Comment les acteurs du paysage politique national et de la société civile ont-ils réagi à l'interview télévisée tant attendue de Slim Chiboub ?
Le principal intéressé a-t-il répondu à toutes les questions qui lui ont été posées ou a-t-il escamoté celles qui dérangent ?
La Presse a approché certains parmi les protagonistes de la scène politique et civile pour leur demander ce qu'ils en pensent. Réactions.
Mohamed Jemour, secrétaire général du Parti des patriotes démocrates unis : Une prestation suspecte
Je trouve très important que l'interview de Slim Chiboub a été finalement diffusée. Les Tunisiens sont assez intelligents pour faire la différence entre la démagogie et la sincérité.
Il n'est pas le seul à avoir profité de ses alliances avec Ben Ali. Il a cherché à nous faire croire qu'il n'a pas amassé une grande fortune. Les Tunisiens ont compris qu'il n'est pas sincère. Je crois qu'il a voulu tendre la perche aux autorités en disant qu'il est disposé à revenir pour être jugé et restituer l'argent spolié, si par hasard il en reste quelque chose.
Il a eu assez de temps pour éliminer les traces des dossiers qui sont accablants. Il croit ne pas encourir de sanctions. Il n'a pas manqué de faire l'éloge du parti au pouvoir.
Est-ce qu'il s'agit d'une manœuvre ou est-ce qu'il propose ses services ? En tous les cas, sa prestation a été suspecte.
Il n'a cessé de défendre son beau-père, l'ex-président, et même sa belle-mère, qu'il présentait comme une rivale et il ne s'est pas désolidarisé de la famille.
Le fait que son interview a été diffusée était plus utile que d'interdire son passage. Au cas contraire, il aurait pu devenir une victime.
Les Tunisiens ont été convaincus davantage qu'il est un escroc, voire un filou, et je pense que personne ne va s'apitoyer sur son sort.
Il a omis, aussi, de parler de son frère Afif Chiboub, qui a ramassé une grande fortune aux dépens du peuple et qui dominait le secteur des assurances et y faisait ce que bon lui semblait.
Pour moi, toute la famille Chiboub a profité des largesses du régime déchu. Les Tunisiens doivent savoir que Slim Chiboub est une pièce maîtresse de l'ancien régime.
J'insiste sur ses interventions dans l'appareil judiciaire et sécuritaire où il nommait, à volonté, les responsables qui obéissaient à ses ordres.
Malheureusement, le journaliste qui l'interviewait ne lui a pas posé les questions qu'il fallait.
Me Amor Safraoui, président de la Coordination nationale indépendante pour la justice transitionnelle : Le gouvernement doit réagir avec la célérité requise
Je pense que les passages de l'interview qui n'ont pas été diffusés sont de loin plus instructifs que ceux que nous avons eu à voir.
Je me demande pourquoi Attounsia a opté pour cette solution. Est-ce le fruit d'un compromis avec le pouvoir en place ? La question reste posée tant qu'on ne sait pas pourquoi l'interview réalisée aux Emirats a été charcutée.

Jeu de données:
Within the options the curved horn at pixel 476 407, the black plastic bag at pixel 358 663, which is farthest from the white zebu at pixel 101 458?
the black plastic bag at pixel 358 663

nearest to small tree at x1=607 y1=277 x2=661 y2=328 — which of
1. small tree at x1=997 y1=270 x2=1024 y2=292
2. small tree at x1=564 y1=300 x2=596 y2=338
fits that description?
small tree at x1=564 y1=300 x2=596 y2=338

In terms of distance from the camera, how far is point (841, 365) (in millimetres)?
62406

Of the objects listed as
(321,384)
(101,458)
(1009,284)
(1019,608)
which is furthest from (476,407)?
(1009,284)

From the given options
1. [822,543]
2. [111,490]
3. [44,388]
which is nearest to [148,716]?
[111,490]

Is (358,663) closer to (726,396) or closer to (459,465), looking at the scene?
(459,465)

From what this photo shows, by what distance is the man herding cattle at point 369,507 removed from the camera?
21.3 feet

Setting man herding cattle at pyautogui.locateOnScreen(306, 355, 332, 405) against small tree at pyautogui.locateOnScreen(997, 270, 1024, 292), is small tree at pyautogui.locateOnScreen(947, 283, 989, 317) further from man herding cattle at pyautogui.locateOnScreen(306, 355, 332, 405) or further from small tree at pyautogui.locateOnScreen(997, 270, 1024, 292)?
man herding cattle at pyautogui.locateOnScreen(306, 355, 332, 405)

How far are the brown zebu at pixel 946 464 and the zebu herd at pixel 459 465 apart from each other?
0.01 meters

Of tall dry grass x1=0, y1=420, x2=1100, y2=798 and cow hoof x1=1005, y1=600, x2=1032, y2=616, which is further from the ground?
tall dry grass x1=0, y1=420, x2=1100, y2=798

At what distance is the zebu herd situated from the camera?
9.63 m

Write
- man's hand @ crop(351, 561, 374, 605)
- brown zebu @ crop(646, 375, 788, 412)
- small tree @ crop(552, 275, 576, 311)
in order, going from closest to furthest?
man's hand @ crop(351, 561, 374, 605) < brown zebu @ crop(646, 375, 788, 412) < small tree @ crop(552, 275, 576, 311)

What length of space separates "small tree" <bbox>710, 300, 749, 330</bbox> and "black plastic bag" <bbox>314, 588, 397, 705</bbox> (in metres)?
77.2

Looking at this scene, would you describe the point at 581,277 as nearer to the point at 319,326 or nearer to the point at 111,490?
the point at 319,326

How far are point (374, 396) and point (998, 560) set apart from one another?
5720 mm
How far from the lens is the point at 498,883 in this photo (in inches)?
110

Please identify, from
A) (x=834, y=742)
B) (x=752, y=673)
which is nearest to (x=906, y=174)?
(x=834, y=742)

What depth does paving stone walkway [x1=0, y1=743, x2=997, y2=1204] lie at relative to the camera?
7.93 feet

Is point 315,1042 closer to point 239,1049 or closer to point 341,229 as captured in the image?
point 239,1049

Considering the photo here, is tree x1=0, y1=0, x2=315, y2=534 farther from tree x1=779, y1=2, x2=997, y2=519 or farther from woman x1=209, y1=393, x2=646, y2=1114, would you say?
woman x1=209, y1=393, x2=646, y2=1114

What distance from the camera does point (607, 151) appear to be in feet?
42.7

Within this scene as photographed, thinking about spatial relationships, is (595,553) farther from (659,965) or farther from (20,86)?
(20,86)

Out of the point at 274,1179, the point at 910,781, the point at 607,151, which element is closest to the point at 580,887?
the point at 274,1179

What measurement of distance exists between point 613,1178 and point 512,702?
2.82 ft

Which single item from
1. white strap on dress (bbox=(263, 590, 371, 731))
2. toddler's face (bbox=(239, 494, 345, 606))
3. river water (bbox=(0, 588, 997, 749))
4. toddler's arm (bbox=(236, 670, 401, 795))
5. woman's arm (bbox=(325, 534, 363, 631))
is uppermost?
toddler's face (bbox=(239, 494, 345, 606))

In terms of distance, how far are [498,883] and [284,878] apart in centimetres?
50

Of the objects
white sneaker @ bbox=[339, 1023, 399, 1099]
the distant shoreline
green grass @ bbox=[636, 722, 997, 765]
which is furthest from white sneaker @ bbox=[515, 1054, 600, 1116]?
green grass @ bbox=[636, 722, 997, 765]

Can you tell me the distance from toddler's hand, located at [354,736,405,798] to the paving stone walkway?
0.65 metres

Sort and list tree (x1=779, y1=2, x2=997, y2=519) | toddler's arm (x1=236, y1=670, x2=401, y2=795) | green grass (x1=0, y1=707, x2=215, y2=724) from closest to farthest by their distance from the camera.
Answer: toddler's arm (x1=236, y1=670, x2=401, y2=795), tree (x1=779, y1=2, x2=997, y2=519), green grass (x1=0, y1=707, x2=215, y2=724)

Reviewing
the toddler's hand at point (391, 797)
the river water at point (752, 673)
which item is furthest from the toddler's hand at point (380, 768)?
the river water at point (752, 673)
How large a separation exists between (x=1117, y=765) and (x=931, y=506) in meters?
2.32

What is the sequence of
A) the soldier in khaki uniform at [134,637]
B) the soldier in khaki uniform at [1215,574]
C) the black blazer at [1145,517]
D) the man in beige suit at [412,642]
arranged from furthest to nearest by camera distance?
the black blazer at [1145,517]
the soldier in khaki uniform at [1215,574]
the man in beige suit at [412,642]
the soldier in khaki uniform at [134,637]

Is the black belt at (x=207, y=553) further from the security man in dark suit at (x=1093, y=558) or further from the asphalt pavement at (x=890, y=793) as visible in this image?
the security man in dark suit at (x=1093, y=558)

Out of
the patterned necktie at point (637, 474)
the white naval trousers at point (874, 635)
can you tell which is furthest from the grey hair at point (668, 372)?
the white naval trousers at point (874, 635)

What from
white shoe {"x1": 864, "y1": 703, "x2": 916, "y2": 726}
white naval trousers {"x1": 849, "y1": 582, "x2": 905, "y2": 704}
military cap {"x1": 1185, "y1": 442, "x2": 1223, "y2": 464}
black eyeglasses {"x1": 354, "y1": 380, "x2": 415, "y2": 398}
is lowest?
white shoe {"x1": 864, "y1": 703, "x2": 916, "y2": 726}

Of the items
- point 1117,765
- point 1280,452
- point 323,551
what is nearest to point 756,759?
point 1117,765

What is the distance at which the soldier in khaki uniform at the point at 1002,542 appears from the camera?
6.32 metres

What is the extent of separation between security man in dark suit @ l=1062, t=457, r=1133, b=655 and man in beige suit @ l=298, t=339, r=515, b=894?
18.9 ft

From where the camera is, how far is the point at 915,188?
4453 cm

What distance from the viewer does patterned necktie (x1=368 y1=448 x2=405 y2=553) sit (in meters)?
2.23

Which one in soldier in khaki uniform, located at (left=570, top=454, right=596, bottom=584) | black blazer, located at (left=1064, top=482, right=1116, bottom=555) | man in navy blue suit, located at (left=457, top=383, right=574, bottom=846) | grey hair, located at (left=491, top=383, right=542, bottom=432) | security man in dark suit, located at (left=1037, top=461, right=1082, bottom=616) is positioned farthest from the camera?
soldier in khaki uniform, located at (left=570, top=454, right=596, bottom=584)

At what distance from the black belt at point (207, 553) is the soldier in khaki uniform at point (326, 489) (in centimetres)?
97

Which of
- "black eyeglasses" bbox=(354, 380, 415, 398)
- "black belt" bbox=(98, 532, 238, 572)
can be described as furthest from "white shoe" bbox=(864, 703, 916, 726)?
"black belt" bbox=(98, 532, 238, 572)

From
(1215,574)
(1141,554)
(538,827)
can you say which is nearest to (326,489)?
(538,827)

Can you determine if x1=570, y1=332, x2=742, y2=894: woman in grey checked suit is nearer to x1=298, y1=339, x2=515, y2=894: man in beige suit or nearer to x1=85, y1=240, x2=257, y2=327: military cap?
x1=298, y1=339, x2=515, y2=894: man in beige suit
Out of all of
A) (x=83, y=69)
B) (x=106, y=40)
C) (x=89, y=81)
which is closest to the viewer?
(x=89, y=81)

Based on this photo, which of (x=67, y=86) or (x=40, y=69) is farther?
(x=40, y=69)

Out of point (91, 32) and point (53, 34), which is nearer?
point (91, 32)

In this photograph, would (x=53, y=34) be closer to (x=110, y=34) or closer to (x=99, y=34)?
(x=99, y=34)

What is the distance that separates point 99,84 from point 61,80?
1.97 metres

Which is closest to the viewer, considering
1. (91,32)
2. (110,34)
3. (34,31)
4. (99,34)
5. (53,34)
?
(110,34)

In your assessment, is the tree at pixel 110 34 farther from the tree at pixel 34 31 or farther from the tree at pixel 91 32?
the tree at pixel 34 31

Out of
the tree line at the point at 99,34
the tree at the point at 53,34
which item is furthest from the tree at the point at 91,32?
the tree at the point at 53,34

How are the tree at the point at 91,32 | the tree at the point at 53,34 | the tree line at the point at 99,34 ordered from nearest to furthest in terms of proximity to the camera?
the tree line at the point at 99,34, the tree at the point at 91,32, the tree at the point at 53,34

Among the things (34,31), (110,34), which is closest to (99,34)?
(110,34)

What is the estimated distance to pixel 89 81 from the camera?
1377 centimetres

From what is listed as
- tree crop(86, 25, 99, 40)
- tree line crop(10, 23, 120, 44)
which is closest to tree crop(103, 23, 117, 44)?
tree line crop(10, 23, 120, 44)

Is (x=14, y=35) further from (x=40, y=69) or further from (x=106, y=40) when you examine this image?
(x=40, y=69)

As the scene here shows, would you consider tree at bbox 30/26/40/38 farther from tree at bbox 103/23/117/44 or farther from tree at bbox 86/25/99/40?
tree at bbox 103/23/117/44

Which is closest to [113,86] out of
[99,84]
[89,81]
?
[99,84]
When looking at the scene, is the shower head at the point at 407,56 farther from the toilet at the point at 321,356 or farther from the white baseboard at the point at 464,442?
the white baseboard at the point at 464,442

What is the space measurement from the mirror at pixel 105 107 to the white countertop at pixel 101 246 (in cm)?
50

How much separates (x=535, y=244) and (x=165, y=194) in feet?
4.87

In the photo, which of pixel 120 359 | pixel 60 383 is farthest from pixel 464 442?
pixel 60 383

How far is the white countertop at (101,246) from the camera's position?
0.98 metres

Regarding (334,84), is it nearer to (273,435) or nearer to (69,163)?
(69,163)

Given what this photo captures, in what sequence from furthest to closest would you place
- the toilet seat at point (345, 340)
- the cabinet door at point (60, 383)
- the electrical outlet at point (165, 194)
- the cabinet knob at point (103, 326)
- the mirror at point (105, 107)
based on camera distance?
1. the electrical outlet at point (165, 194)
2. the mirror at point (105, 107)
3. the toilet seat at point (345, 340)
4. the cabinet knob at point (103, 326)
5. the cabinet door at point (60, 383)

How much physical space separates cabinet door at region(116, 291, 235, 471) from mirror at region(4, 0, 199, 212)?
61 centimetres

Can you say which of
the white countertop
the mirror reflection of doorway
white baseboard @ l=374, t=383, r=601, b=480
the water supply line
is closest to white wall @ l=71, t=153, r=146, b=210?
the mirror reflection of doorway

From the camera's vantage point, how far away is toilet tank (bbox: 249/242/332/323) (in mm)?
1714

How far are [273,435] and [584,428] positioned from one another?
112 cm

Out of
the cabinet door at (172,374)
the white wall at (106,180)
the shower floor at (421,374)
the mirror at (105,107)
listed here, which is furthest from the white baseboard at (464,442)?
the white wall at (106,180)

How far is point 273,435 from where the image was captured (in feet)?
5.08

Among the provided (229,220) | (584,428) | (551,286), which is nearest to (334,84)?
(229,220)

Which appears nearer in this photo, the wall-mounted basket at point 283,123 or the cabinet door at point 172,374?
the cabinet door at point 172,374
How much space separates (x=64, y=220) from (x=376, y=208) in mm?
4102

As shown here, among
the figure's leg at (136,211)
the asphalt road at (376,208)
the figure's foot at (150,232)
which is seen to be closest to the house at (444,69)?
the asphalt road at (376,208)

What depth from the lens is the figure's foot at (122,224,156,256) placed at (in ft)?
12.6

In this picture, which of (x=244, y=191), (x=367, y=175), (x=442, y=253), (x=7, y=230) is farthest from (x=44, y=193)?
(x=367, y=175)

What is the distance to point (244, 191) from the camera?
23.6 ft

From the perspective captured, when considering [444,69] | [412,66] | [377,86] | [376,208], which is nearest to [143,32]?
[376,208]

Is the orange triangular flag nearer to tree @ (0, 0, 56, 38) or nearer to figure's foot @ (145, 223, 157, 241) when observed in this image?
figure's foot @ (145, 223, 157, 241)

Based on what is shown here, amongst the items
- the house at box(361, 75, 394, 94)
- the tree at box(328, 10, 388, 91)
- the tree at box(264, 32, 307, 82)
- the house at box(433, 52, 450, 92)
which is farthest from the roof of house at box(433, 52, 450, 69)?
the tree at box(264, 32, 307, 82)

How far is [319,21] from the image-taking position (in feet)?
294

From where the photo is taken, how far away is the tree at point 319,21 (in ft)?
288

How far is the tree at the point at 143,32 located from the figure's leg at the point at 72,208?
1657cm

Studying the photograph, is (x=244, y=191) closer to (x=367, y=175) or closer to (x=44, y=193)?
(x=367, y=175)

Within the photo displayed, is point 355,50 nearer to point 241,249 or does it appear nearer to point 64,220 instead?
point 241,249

Liste des tâches:
**a)** Transcrivez le passage de l'extrait sur l'interview de Slim Chiboub qui va de « Le fait que » jusqu'à « questions qu'il fallait. ».
**b)** D'après l'extrait sur l'interview de Slim Chiboub, quel secteur Afif Chiboub dominait-il ?
**c)** Les affirmations suivantes concordent-elles avec l'extrait sur l'interview de Slim Chiboub ? Répondez par oui ou par non. Citez à chaque fois les mots décisifs du texte. (i) Mohamed Jemour juge la diffusion de l'interview plus utile que son interdiction. (ii) Selon Mohamed Jemour, Slim Chiboub s'est désolidarisé de sa famille. (iii) Amor Safraoui trouve les passages diffusés plus instructifs que ceux qui ne l'ont pas été.

Réponses:
**a)**
Le fait que son interview a été diffusée était plus utile que d'interdire son passage. Au cas contraire, il aurait pu devenir une victime.
Les Tunisiens ont été convaincus davantage qu'il est un escroc, voire un filou, et je pense que personne ne va s'apitoyer sur son sort.
Il a omis, aussi, de parler de son frère Afif Chiboub, qui a ramassé une grande fortune aux dépens du peuple et qui dominait le secteur des assurances et y faisait ce que bon lui semblait.
Pour moi, toute la famille Chiboub a profité des largesses du régime déchu. Les Tunisiens doivent savoir que Slim Chiboub est une pièce maîtresse de l'ancien régime.
J'insiste sur ses interventions dans l'appareil judiciaire et sécuritaire où il nommait, à volonté, les responsables qui obéissaient à ses ordres.
Malheureusement, le journaliste qui l'interviewait ne lui a pas posé les questions qu'il fallait.

**b)** Le secteur des assurances.

**c)**
(i) Oui : « Le fait que son interview a été diffusée était plus utile que d'interdire son passage. »
(ii) Non : « il ne s'est pas désolidarisé de la famille. »
(iii) Non : « les passages de l'interview qui n'ont pas été diffusés sont de loin plus instructifs que ceux que nous avons eu à voir. »